* Reading text:
People have their meals at an outdoor restaurant in Sydney, Australia, on Oct. 18, 2021.(Photo: Xinhua)
Sydney will scrap all quarantine requirements for travelers from next month, officials have said, an abrupt step toward reopening Australia's long-shuttered borders.
In a surprise announcement, Premier Dominic Perrottet of New South Wales said that from November 1 vaccinated travelers would be allowed to enter the state without quarantine of any kind.
"For double vaccinated people around the world, Sydney, New South Wales, is open for business," Perrottet said.
"Hotel quarantine will be a thing of the past. This is a significant day for our state."
The decision was a head-snapping turnaround for a country that slammed shut its borders 19 months ago and introduced some of the world's toughest COVID-19 restrictions.
But Perrottet's suggestion that tourists and students could be weeks away from returning to Australia was promptly slapped down by the country's Prime Minister Scott Morrison - whose government controls borders, while quarantine rules are a state issue.

* Things to do:
[1] According to the news report about Sydney's travel rules, from what date will vaccinated travelers be allowed to enter New South Wales without quarantine?
[2] List every place named in the news report about Sydney's travel rules.
[3] Decide whether each statement agrees with the news report about Sydney's travel rules: (a) Dominic Perrottet is the premier of New South Wales. (b) Quarantine rules are controlled by the national government. (c) Australia closed its borders 19 months before the announcement.

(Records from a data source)
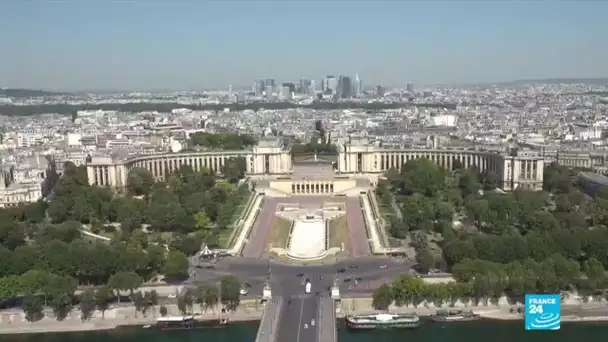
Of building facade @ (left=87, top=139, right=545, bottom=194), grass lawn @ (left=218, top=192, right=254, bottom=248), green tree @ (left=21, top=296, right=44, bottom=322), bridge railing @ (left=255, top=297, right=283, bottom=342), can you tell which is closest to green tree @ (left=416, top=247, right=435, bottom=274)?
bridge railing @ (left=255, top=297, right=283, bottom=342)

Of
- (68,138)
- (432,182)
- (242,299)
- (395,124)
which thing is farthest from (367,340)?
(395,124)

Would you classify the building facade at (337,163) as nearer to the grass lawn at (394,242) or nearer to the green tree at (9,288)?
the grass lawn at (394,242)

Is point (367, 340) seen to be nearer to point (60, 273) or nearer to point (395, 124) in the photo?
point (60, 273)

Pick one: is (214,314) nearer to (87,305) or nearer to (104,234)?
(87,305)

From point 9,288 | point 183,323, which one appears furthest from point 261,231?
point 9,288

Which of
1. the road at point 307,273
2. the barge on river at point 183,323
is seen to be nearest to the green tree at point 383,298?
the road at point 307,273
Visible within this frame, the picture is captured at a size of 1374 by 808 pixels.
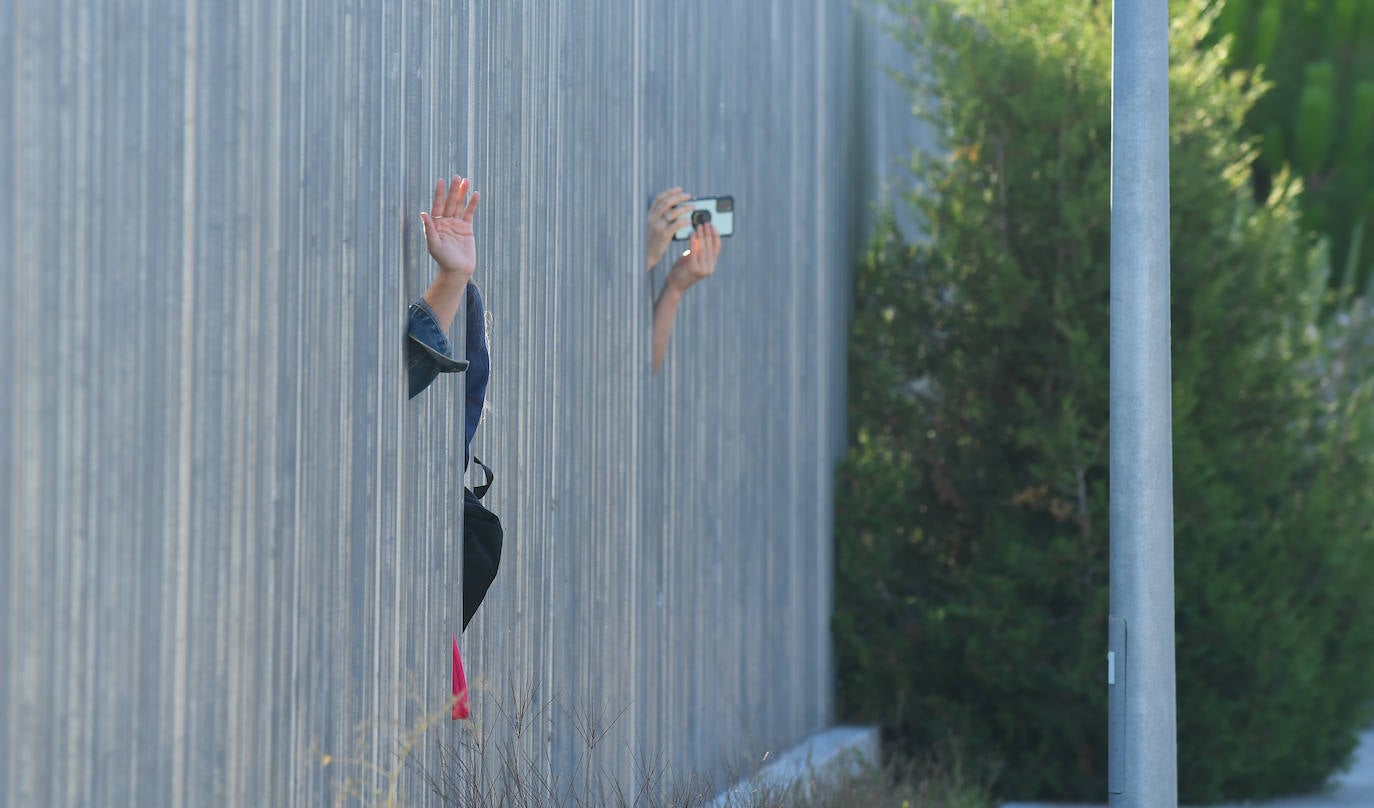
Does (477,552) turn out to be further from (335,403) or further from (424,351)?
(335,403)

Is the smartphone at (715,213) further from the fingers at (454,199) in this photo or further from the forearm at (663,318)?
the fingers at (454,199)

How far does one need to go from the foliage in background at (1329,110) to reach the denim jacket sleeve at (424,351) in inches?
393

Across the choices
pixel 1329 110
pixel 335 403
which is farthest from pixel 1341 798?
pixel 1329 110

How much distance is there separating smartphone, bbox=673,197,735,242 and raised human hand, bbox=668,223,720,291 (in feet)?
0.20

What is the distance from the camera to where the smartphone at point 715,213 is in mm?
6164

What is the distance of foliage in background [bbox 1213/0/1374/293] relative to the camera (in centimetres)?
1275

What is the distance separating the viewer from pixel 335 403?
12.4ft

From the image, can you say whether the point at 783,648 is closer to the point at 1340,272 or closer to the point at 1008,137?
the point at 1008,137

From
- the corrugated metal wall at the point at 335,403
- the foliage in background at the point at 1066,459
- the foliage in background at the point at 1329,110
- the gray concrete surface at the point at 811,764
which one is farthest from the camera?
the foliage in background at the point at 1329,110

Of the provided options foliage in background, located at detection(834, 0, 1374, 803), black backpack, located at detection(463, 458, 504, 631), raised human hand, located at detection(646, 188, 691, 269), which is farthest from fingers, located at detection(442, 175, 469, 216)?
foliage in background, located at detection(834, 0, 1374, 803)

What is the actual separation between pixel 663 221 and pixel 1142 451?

* Responses to the exercise:
[1] From November 1.

[2] Sydney, Australia, New South Wales

[3]
(a) Yes: "Premier Dominic Perrottet of New South Wales"
(b) No: "quarantine rules are a state issue"
(c) Yes: "a country that slammed shut its borders 19 months ago"